Question

Help !! please !!
i'll post the pic up in a bit

Answer 1

He's right, and it can be proven with the intermediate value theorem.

Answer 2

how?

Answer 3

Suppose Shasta's temperature is \(s(t)\) and Dr. James Stewart's temperature is \(j(t)\).
Let:\[
f(t) = s(t) - j(t)
\]Let \(t_1\) be the time when Shasta is in Alaska and \(t_2\) be the time Stewart is in Alaska.

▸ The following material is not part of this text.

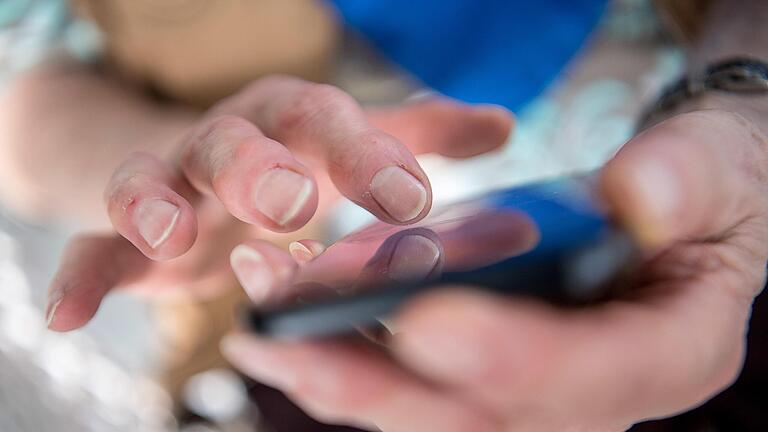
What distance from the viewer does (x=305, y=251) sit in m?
Answer: 0.20

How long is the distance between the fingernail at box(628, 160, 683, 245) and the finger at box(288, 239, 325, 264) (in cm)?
8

Since Shasta is colder than Stewart at \(t_1\): \[
s(t_1) < j(t_1) \implies f(t_1) < 0
\]And when Stewart is in Alaska: \[
s(t_2) > j(t_1) \implies f(t_2) >0
\]

Answer 4

ohh !!

Answer 5

Can you finish it?

Answer 6

i think i'm still going to need more help

Answer 7

Well we know that \(f(t)\) is continuous on the interval \([t_1,t_2]\).
We also know that \(f(t_1)<0<f(t_2)\).
So the intermediate value theorem claims that there must be some \(t\in [t_1,t_2]\) where \(f(t) = 0\).

Answer 8

When \(f(t)=0\) then we have: \[
f(t) = s(t)-j(t) \implies 0=s(t)-j(t)\implies j(t) = s(t)
\]

Answer 9

That is pretty much all of it.

Answer 10

let me try to understand this :D but thanks !!!